Upon receipt, applications will be evaluated for completeness by the Center for Scientific Review and responsiveness by the NHLBI. Applications that are incomplete and/or nonresponsive will not be reviewed.

Post Submission Materials

Applicants are required to follow the instructions for post-submission materials, as described in NOT-OD-10-115, with the following modifications:

         Applicants may submit a two-page data update, including any figures, as a pdf file. The data update must be countersigned by the Institutional Official in the Office of Sponsored Research and must be received by NHLBI by Monday, May 7, 2012. It should be e-mailed to the SRO. Check the eRA Commons for the SRO assignment. Please contact the assigned SRO for further updates concerning this.

Section V. Application Review Information

1. Criteria

Only the review criteria described below will be considered in the review process. As part of the NIH mission, all applications submitted to the NIH in support of biomedical and behavioral research are evaluated for scientific and technical merit through the NIH peer review system.

Overall Impact

Reviewers will provide an overall impact/priority score to reflect their assessment of the likelihood for the project to exert a sustained, powerful influence on the research field(s) involved, in consideration of the following review criteria and additional review criteria (as applicable for the project proposed).

Scored Review Criteria

Reviewers will consider each of the review criteria below in the determination of scientific merit, and give a separate score for each. An application does not need to be strong in all categories to be judged likely to have major scientific impact. For example, a project that by its nature is not innovative may be essential to advance a field.

Significance

Does the project address an important problem or a critical barrier to progress in the field? If the aims of the project are achieved, how will scientific knowledge, technical capability, and/or clinical practice be improved?
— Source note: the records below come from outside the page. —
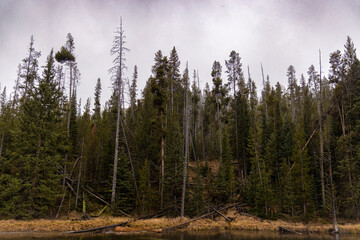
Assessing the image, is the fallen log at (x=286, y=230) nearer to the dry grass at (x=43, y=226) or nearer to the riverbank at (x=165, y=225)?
the riverbank at (x=165, y=225)

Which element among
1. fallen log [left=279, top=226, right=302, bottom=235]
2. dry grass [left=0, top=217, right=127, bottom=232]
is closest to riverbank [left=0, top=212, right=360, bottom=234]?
dry grass [left=0, top=217, right=127, bottom=232]

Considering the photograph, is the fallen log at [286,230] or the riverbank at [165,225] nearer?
the riverbank at [165,225]

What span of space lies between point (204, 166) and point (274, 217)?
13625 mm

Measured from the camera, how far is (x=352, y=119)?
28828 millimetres

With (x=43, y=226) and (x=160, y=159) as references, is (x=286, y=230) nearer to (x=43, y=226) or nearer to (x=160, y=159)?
(x=160, y=159)

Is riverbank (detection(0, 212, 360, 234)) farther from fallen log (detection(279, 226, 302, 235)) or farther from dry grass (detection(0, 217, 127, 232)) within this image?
fallen log (detection(279, 226, 302, 235))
How will successful completion of the aims change the concepts, methods, technologies, treatments, services, or preventative interventions that drive this field? Does the planned full-scale trial address a significant public health concern?

Investigator(s)

Are the PD(s)/PI(s), collaborators, and other researchers well suited to the project? If Early Stage Investigators or New Investigators, or in the early stages of independent careers, do they have appropriate experience and training? If established, have they demonstrated an ongoing record of accomplishments that have advanced their field(s)? If the project is collaborative or multi-PD(s)/PI(s), do the investigators have complementary and integrated expertise; are their leadership approach, governance and organizational structure appropriate for the project? What is the quality of the pulmonary expertise? What is the quality of the expertise in the clinical management of HIV-infection? What is the quality of the expertise and leadership in the design, coordination, and conduct of clinical trials? If the project contains a cardiac component, what is the quality of the expertise in cardiology? If basic research is included in the application, what is the quality of basic research expertise?

Innovation

Does the application challenge and seek to shift current research or clinical practice paradigms by utilizing novel theoretical concepts, approaches or methodologies, instrumentation, or interventions? Are the concepts, approaches or methodologies, instrumentation, or interventions novel to one field of research or novel in a broad sense? Is a refinement, improvement, or new application of theoretical concepts, approaches or methodologies, instrumentation, or interventions proposed?

Approach

Are the overall strategy, methodology, and analyses well-reasoned and appropriate to accomplish the specific aims of the project? Are potential problems, alternative strategies, and benchmarks for success presented? If the project is in the early stages of development, will the strategy establish feasibility and will particularly risky aspects be managed? 

If the project involves clinical research, are the plans for 1) protection of human subjects from research risks, and 2) inclusion of minorities and members of both sexes/genders, as well as the inclusion of children, justified in terms of the scientific goals and research strategy proposed? Are the proposed pilot studies both necessary and sufficient to permit the design of a full-scale clinical trial?

Environment

Will the scientific environment in which the work will be done contribute to the probability of success? Are the institutional support, equipment and other physical resources available to the investigators adequate for the project proposed? Will the project benefit from unique features of the scientific environment, subject populations, or collaborative arrangements?

Additional Review Criteria

As applicable for the project proposed, reviewers will evaluate the following additional items while determining scientific and technical merit, and in providing an overall impact/priority score, but will not give separate scores for these items.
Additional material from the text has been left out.